For months, York County Council has been working to ink a new deal with Piedmont Medical Center revamping the way ambulances are dispatched to medical calls.
The changes come at the urging of the S.C. Department of Health and Environmental Control, saying the current practice of dispatching ambulances from both Piedmont EMS and the county’s volunteer rescue squads is unnecessary and even a safety risk.
But in looking at updating the decades-old contract with Piedmont, county council and staff are having a bit of a struggle keeping the politics out of placing ambulances, particularly in rural parts of the county.
But that issue may have resolved itself Thursday as Piedmont’s former CEO Charlie Miller suggested to a council committee that ambulances be placed and dispatched based on the priority level of a call versus, “looking at circles on a map.”
Miller is working on behalf of Piedmont’s parent company Tenet Healthcare to iron out the details of the new EMS dispatch plan.
Miller told the council committee this new type of dispatch plan is already used in Mecklenburg County and is very effective.
Under the plan suggested by Miller last week, dispatchers in York County’s 911 center would triage medical calls over the phone, assigning them a priority of one, two or three.

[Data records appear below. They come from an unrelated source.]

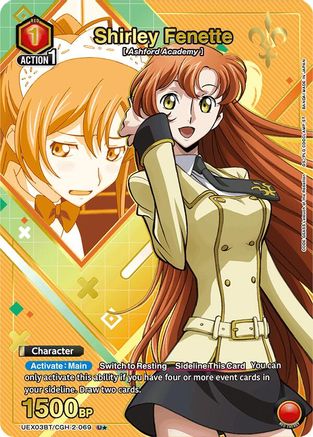Image of Shirley Fenette (U*) (UEX03BT/CGH-2-069) - UEX03BT CODE GEASS Lelouch of the Rebellion Vol2 Foil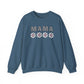 Floral Mama Sweatshirt - Comfortable Stylish Crewneck for Moms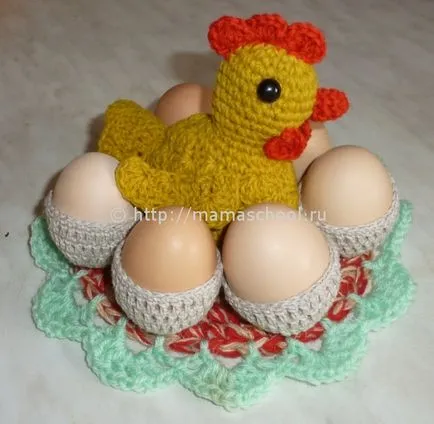Paste de pui croșetat, tricotate de pui Paste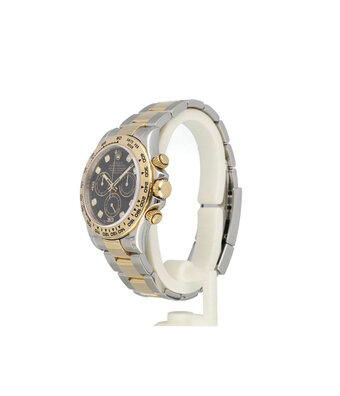 Rolex Daytona  40 steel - yellow gold black diamond 2017 box + papers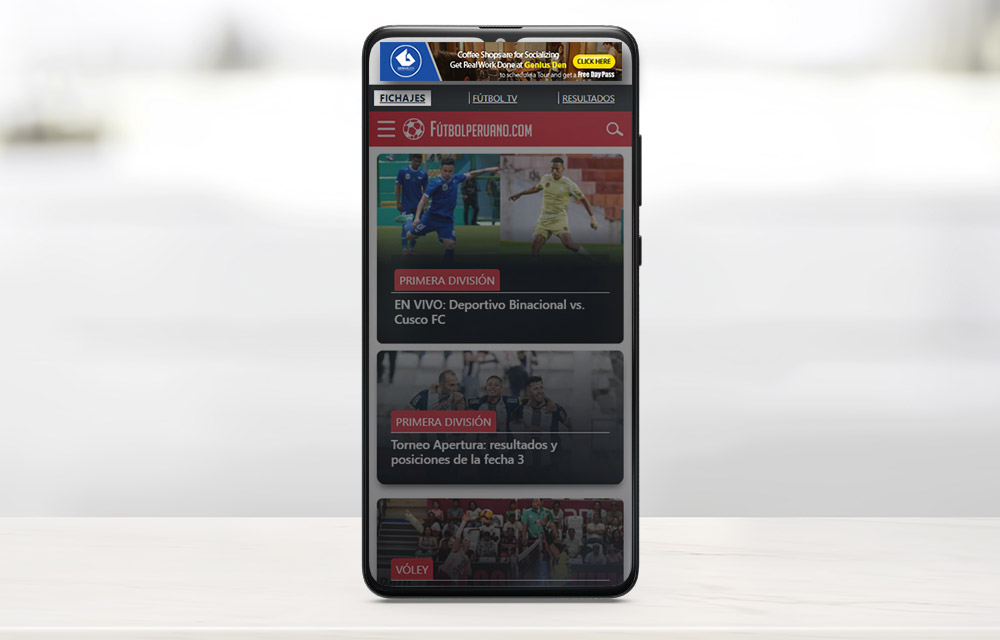 Ejemplo de Publicidad movil 320x50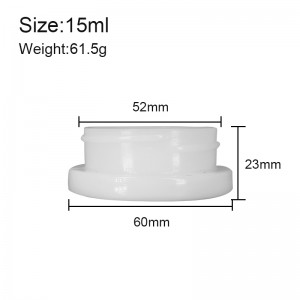 15g/0.5oz-Opal-White-Low-Profile-Child-Resistant-Concentrate-Glass-Jar-with-CRC-for-Rosin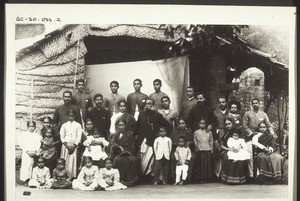 Christian marriage party in Mangalore. The father is Silas Gold, supervisor in the Kudroli tile-works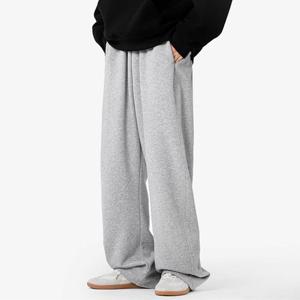 [모로엠]와이드 스티치 기모 트레이닝 팬츠 DMG-PTA-Q4122850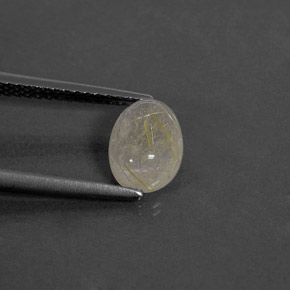 Quartz rutilé jaune naturelle transparent, 1,46 ct, transparent / translucide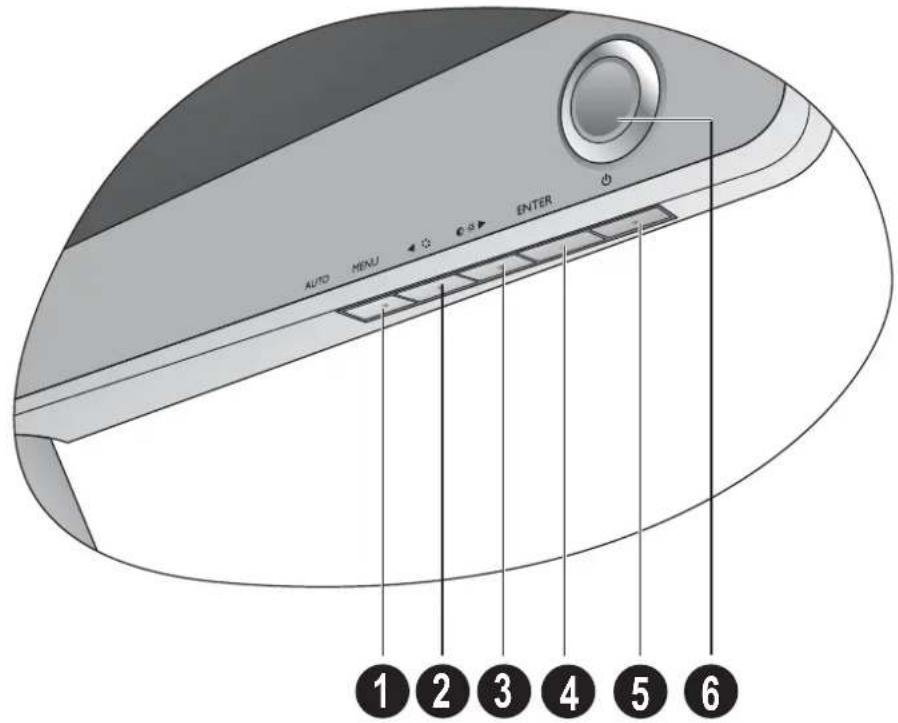 BENQ VW2420 - How to adjust your monitor - 1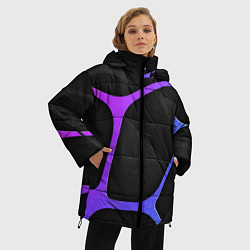Куртка зимняя женская Яркие ячейки, цвет: 3D-красный — фото 2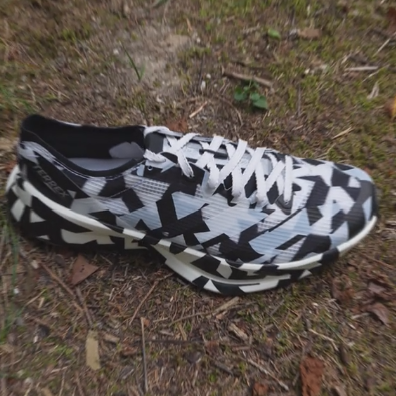 Geometric patterned sneakers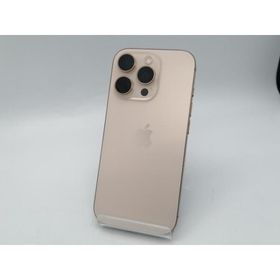 【中古】Apple 国内版 【SIMフリー】 iPhone 16 Pro 128GB デザートチタニウム MYMX3J/A【広島本通】保証期間１ヶ月【ランクB】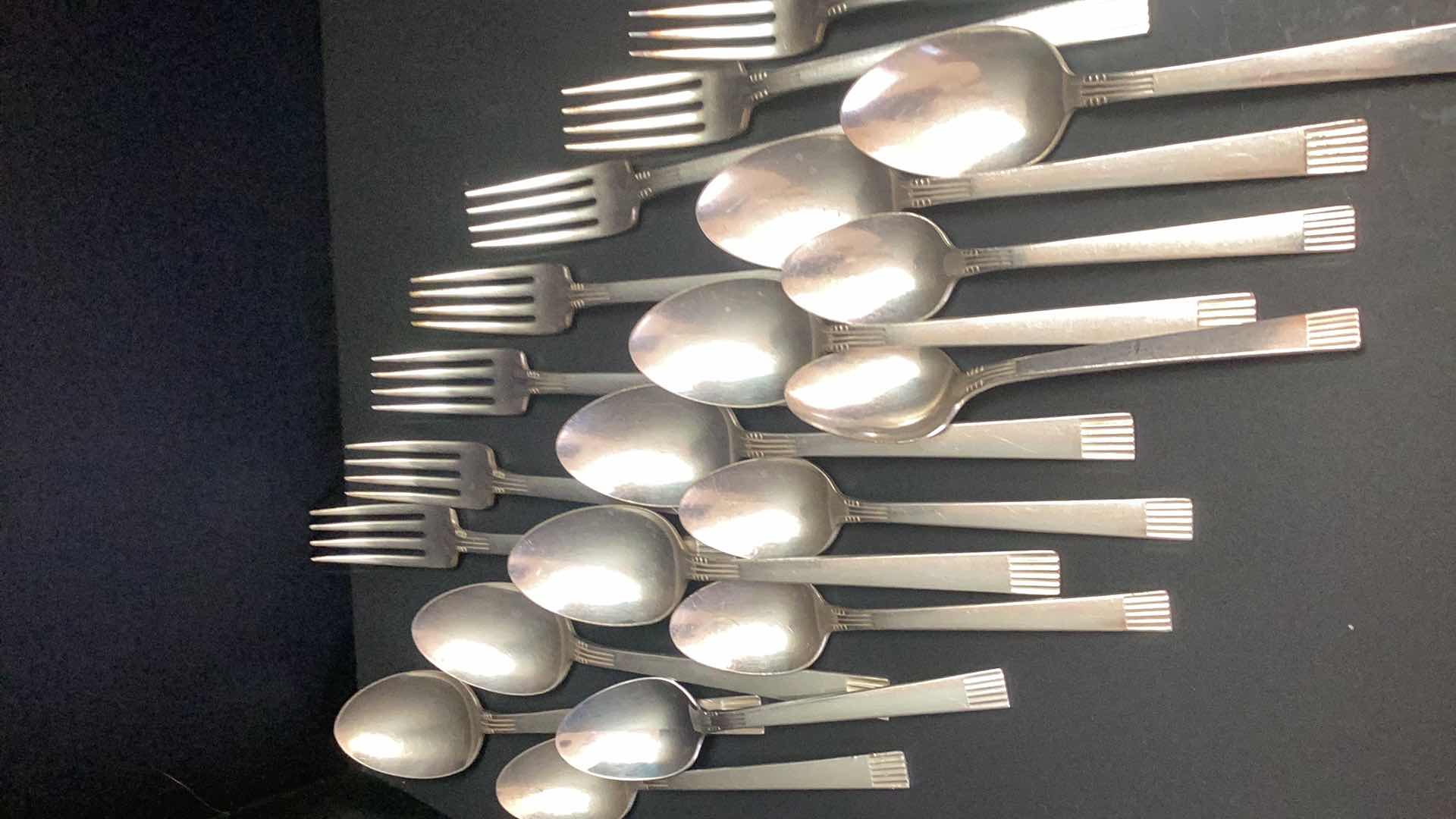 Photo 1 of VINTAGE 39 PIECE ONEDIA FLATWARE SET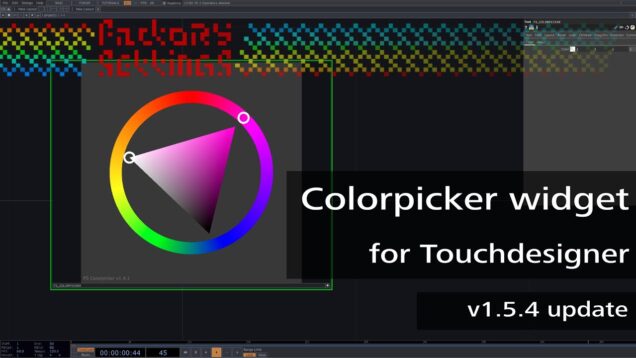 Colorpicker widget for Touchdesigner 1.5.4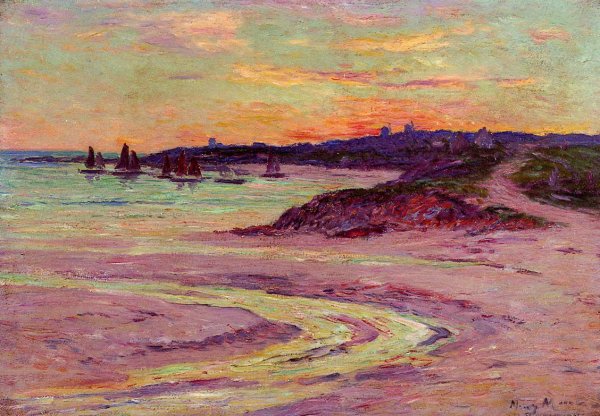 The Point de Lervily, Brittany by Henri Moret - Hand-Painted Oil Painting Reproduction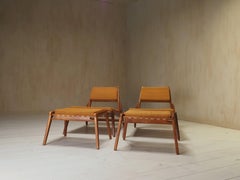 Set of hunting chairs by Heinz Heger for PGH 1960's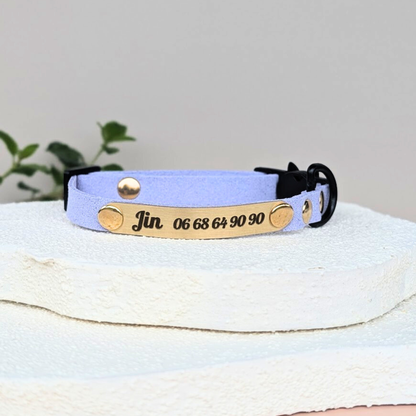 Miya Cats · Collier Anti-étranglement gravé pour Chats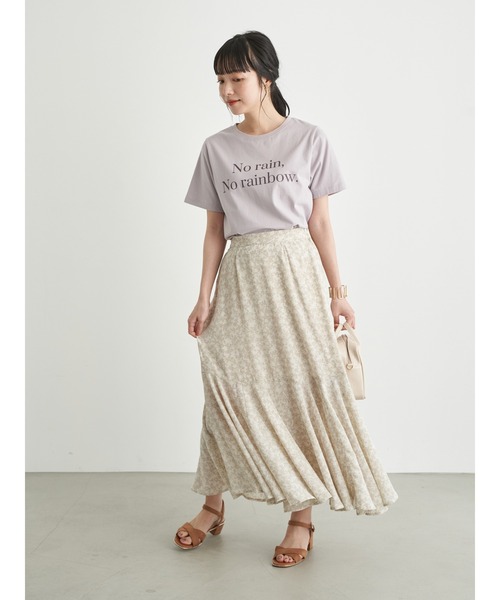 earth music&ecology（アースミュージックアンドエコロジー）の「No rainTシャツ　＊（Tシャツ/カットソー・レディース・ブラック/オフホワイト/ラベンダー・FREE）」の15枚目の写真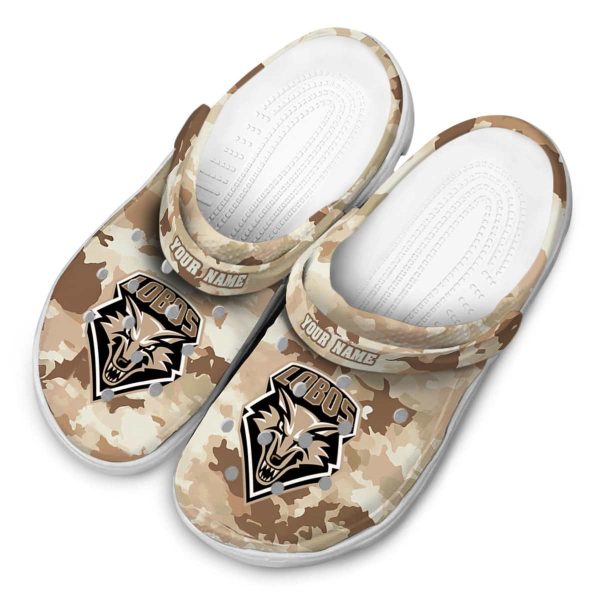 custom new mexico lobos desert camo clog latest model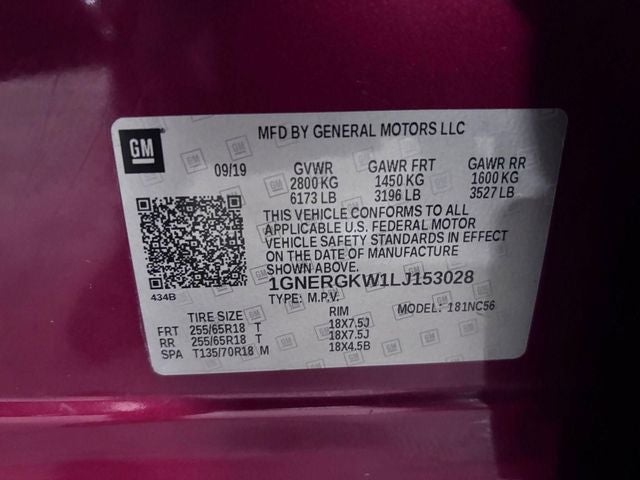 2020 Chevrolet Traverse FWD LT Cloth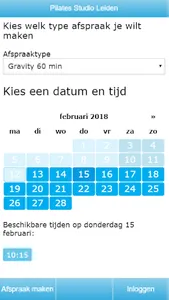 Pilates Studio Leiden screenshot 1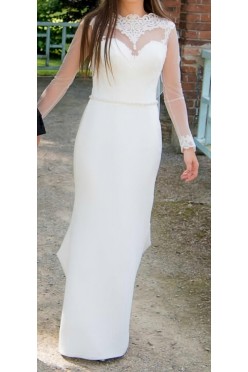 Suknia ślubna, prosta w stylu syrenki, rozmiar 36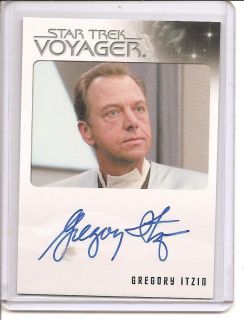 Star Trek Voyager Autograph Gregory Itzin as Dr Dysek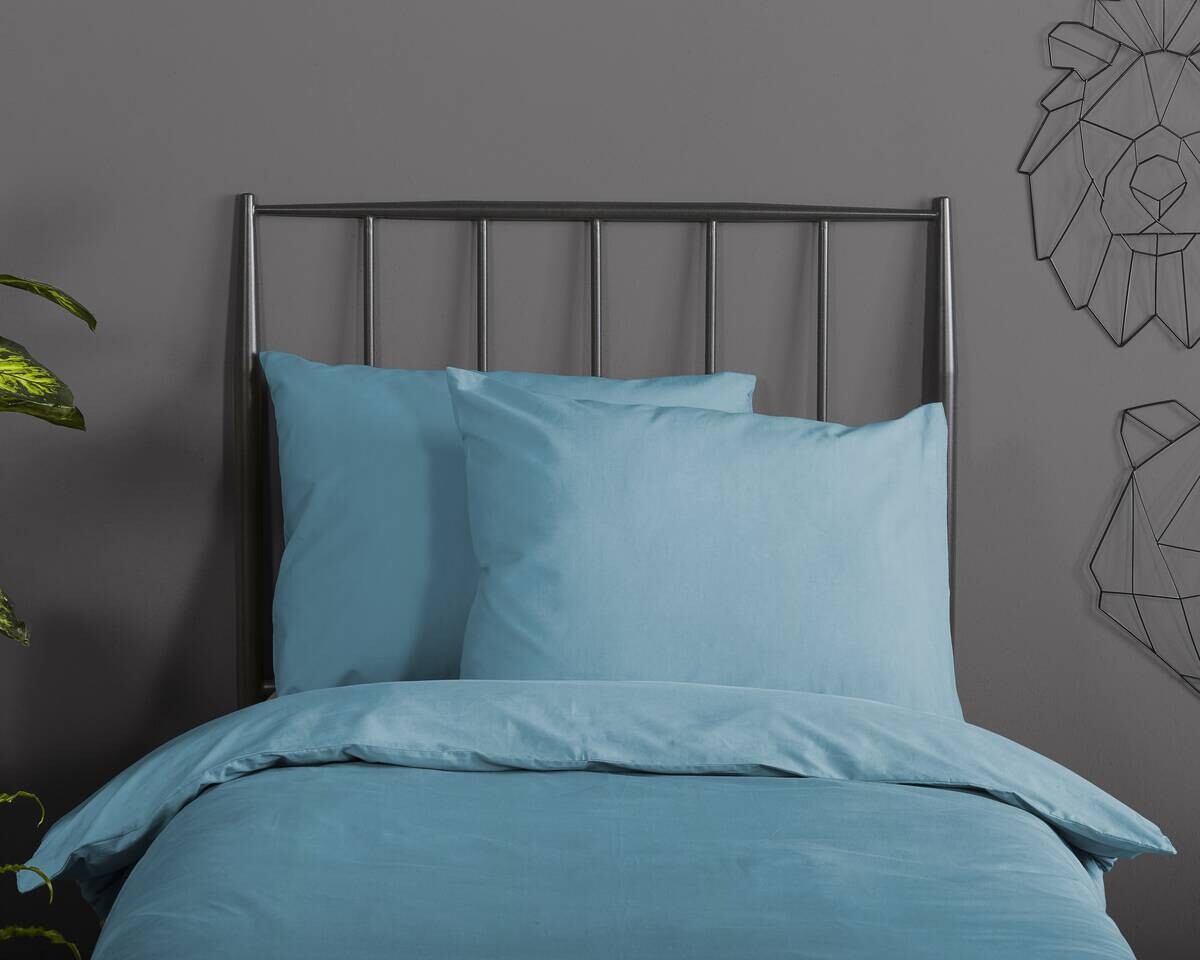 Baumwoll Bettwäsche blau Baumwolle B/L: ca. 120x150 cm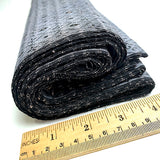 Full Bolt of Still-Folded Blue-Gray-Black Ikat Diamonds Vintage Kimono Silk from Japan, Approx. 9 Yards #218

Mecklenburg EMS Agency Deputy Director Jeff Keith says that is how it works at his agency, where dispatchers question callers and base the prioritization of the response over the phone.
High priority calls, like a heart attack or stroke would be answered in a shorter period of time, while lower priority calls may take longer to process.
Piedmont EMS Director Steve Cotter tells WRHI the new clinically based plan makes sense.
MEDIC, based in Mecklenburg County, covers 544 square miles of territory with anywhere from 20 to 50 ambulances on the road at a given time. Keith says this dispatch plan allows his 530 employees to generate data based on clinical statistics.
Cotter said he also liked the idea that the information used in the future would, like it is now, be based off historical data on calls for service.
Thursday night, the idea received a few initial nods from stakeholders in the room including York County’s 911 center, members of county council and representatives of the county’s volunteer rescue squads.
Cotter said the plan as presented Thursday could be in place in as early as 30 days after approval from the full county council.